How to capture stunning photographs with your smartphone!HDR and when you should use it: HDR (High Dynamic Range) is an attempt to mimic the full range of what our eyes see by capturing multiple exposures then merging them together to create a single image. HRD works most effectively when a scene has a lot of contrast. For example, a street with a bright sky peeping over the top of buildings.

Shooting: focus and exposure: Tapping the screen will set the focus on most smartphones, but it also sets the exposure. Tapping on a bright area of the image will expose for that area, making the rest of the image darker, and vice versa.
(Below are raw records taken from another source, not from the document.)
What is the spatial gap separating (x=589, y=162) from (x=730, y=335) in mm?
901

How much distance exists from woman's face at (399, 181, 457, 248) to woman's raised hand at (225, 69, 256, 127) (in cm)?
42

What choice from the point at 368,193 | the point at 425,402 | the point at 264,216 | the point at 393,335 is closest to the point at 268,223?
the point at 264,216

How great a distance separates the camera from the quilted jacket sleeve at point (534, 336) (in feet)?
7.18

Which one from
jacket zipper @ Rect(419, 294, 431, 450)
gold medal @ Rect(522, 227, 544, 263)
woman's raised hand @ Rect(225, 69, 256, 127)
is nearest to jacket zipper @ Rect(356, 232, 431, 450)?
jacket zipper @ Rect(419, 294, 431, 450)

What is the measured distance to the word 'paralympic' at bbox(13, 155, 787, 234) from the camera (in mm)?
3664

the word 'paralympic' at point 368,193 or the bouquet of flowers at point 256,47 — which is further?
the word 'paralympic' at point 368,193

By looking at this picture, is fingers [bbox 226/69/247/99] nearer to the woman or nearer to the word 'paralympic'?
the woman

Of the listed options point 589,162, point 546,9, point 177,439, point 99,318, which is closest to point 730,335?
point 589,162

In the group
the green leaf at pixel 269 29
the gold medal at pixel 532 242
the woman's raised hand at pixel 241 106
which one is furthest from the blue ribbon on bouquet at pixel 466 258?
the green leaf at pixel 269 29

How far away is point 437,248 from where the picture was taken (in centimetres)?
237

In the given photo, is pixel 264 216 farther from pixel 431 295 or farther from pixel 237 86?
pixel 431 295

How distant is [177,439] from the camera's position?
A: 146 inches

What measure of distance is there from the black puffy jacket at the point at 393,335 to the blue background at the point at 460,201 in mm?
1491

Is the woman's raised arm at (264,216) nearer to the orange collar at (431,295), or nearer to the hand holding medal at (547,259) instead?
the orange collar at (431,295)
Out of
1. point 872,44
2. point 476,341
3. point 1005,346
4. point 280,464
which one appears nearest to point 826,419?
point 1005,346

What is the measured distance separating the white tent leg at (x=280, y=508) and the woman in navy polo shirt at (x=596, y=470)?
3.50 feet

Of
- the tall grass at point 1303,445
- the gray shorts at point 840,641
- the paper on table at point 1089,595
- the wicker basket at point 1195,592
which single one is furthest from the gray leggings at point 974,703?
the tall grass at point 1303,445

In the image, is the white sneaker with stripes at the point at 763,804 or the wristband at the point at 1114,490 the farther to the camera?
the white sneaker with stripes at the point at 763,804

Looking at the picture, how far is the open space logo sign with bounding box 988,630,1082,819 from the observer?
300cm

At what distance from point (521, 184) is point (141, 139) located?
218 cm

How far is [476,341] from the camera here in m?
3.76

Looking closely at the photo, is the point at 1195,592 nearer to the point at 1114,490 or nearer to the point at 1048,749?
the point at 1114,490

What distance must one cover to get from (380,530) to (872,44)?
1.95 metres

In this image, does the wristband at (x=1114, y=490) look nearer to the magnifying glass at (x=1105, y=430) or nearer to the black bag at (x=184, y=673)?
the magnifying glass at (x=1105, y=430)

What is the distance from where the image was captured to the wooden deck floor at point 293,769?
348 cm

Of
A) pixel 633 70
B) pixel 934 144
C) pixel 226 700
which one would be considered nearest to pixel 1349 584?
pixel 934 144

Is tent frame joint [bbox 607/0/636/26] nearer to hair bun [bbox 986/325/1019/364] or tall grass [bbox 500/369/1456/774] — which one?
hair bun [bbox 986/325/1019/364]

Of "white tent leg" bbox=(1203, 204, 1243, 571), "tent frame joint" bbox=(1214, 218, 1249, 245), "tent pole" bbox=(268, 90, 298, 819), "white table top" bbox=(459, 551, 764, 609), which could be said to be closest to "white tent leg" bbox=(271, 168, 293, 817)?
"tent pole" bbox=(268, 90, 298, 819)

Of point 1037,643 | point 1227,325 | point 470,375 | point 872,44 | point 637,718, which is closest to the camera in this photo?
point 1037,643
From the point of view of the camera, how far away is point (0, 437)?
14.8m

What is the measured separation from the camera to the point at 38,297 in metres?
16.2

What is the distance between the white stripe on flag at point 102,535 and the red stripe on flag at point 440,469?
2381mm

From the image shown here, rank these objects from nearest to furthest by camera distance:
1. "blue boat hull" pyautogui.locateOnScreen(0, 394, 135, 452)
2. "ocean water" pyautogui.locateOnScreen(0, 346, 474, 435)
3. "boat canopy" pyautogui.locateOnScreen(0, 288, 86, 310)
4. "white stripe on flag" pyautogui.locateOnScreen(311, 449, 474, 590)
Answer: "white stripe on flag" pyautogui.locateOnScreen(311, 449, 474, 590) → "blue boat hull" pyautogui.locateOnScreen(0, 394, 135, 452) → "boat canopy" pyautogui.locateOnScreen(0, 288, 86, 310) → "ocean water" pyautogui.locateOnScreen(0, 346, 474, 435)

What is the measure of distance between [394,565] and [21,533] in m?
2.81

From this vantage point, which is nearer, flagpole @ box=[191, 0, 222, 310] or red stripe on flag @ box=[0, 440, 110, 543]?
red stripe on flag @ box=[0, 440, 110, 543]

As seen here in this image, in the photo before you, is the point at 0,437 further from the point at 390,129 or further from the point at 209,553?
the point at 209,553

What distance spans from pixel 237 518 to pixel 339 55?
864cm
Making sure you have an even exposure in the original image will give you the most room to adjust the image once you start the editing process.

Shooting: street scenes & motion/portraits: To capture life as it happens I’d recommend using the “Burst Mode” which is a feature on most smart phones. Shooting this mode is easy: It’s similar to shooting video, as you point the camera at your subject, and record a series of frames. Practicing with this approach to street photography and other forms of movement will give you a good idea of how and when to use it.

Basic editing: I’d recommend using an app to make the editing process simple and easy! The following apps are two of my favourites – both free and available from iOS and Android: Snapseed and VSCO Cam.

Sharing your images on Instagram: It’s a simple process from VSCO Cam. I’d recommend cropping the image to square first, then select the export menu item and choose “Instagram” which automatically opens the image in Instagram.

It’ll always be called Big Ben to me!!! #london #tourist #bigben #westminster

A photo posted by MsPurplePumpkin (@mspurplepumpkin) on

I scribbled down lots of notes as I listened to Dan speak about smartphone photography, and something he said really resonated with me, because I feel exactly the same these days! “With smartphone photography, you see more all the time, all the exceptional, in their own way, you have to like what you’re shooting to keep doing it” And since I started taking photography a bit more “seriously” back at the start of 2011, with the first year of my Project 365, I am the same. Everywhere I go, every walk I take, every drive I go for, I see things – pretty, interesting, unusual, different; and want to stop, photograph and share them! As part of the masterclass, we were all sent off around the hotel and outside (if we wanted to – dodging the rain!) to take five photographs, and edit them any way we wanted to.

Here are some other tips Dan shared…

  • Pay attention to composition.
  • Be aware of the light – over and under exposure can be hard to fix – get the best possible light you can (remember, you’re drawing with light!)
  • There are no rules!
  • Shoot what is pleasant to you.
  • Think before you shoot, tap the screen to see light and dark.
  • Your first 10K photos are your worst – you can only get better with practise!
  • Favourite the ones you want to work on when you come to editing them.
  • Clean up the original – straighten, tidy up, sharpen, spot repair etc, before applying filters and effects.
  • Play with apps to see what they do.
  • A long tap is usually a before and after in most apps.

I ended up having to leave before the the class was finished (it overran) because my cab was waiting. And I’m gutted I didn’t get a chance to ‘show teacher’ and have a chat about smartphone photography, so here are those photos that I took – the before an the after. And just like me, I take more than was asked!! I’ve also been going through my photo archives on my blog and tagging all of my smartphone photographs. You check out my iPhoneography on by blog, or follow me on Instagram to see them all!

Hotel Indigo also had a smartphone photography competition – this was my entry.

My entry into the @hotelindigo My #Neighbourhood competition A photo posted by MsPurplePumpkin (@mspurplepumpkin) on

 

I hope you will be able to put Dan’s smartphone photography tips into practise and see your photos improve!